The program has its origins with the Green Office program in the Student Office of Sustainability in 2019. That has since moved over to Pitt Sustainability, which added a program focused on research labs. Both have seen substantial buy-in from researchers across the University.

“We’re up to 24 labs, and we expect that to grow significantly over the course of the summer with the start of the Office of Sustainability in the Health Sciences,” said Emily Potoczny, sustainability engagement manager for the Office of Sustainability and head of the Green Labs program. “That’s almost 200 people, all committing to sustainable practices in research.” The parallel Green Offices program adds close to another 600 more.

[Read more about the launch of Pitt’s Office of Sustainability in the Health Sciences.]

Labs can achieve four different designations depending on their progress, from “seed” to “sustainable oak.” Pitt Sustainability provides a resource guide that labs can use to start their planning process, offering options for labs to become greener across areas like purchasing, energy use, waste and fostering a culture of sustainability. The program also has pilots in place for recycling everything from pipette tip boxes to gloves.

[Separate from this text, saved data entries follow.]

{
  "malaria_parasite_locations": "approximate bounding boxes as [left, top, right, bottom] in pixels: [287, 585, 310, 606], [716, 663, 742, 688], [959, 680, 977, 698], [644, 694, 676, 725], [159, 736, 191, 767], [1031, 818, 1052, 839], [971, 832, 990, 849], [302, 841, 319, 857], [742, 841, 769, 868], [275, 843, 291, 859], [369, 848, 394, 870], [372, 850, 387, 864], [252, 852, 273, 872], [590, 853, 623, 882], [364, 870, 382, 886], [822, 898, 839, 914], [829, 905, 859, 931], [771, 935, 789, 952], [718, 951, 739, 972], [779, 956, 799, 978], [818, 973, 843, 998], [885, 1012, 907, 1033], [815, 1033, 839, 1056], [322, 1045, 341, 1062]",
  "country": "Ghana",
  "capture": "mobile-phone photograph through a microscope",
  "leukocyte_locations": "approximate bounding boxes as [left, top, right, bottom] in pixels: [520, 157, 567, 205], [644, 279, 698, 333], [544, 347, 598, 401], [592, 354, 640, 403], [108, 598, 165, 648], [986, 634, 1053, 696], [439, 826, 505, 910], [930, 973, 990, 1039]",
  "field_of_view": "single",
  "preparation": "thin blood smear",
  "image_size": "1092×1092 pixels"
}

Potoczny works with labs to advise and connect them with the proper resources. Some of the first steps that many labs take are simple shifts like ensuring fume hoods are closed and computers are shut off when not in use. Some more mature green labs are considering bigger changes like upgrading equipment and even sharing with other research groups.

The program, based on self-assessments, takes into account the enormous variety of research that happens at Pitt. But the first step that Potoczny suggests is the same no matter what they study.

“I always recommend folks start with engagement actions: Get your team on board and get organized,” she said. “That’s going to give you the foundation, and you’ll find out who in your lab might be an expert or really passionate about different aspects of sustainability.”

In the Marsland Lab, that passionate individual was Hutchinson, who as lab manager has spearheaded the group’s recent efforts to become more sustainable. Along with educating lab members on efficient use of equipment, he recently attended a supplier show held by Pitt Sustainability where he learned about recyclable and sustainable alternatives to equipment the lab uses.

Hutchinson also looked for resources on the Green Labs website and worked with Potoczny to find alternate ways of purchasing what the lab does use. For instance, he was able to procure items in smaller quantities and prevent waste by purchasing from the Dietrich School Scientific Stockroom rather than a large supplier. Almost right away, the lab qualified for the second tier of green labs, a “sprout.”

“Some of the things you can do to make your lab more sustainable are there waiting for you,” he said. “It’s just a matter of having the information and knowing where to look.”

[Read more: How the Rehab Neural Engineering Labs are going green.]

Marsland and her lab study how the environment in which a person lives shapes their health over the course of a lifetime, making them more vulnerable to chronic inflammatory and respiratory diseases. The impact of early-life environments, the group has found, can be seen in a person’s biology even as an adult.

“There are biological pathways that actually link all these exposures to risk of disease,” said Marsland. “It’s how these factors that we broadly call social determinants of health actually function to impact health.”

And decades of work examining those connections have, for Marsland, highlighted necessity of environmental stewardship. If early exposures to pollutants can accelerate biological aging and disease, that’s just one more reason to make sure that her lab is part of the sustainability solution.

“Education is increasing, and awareness is increasing,” she said. “There’s a long way to go, but I think these are things that will ultimately inspire and bring about change.”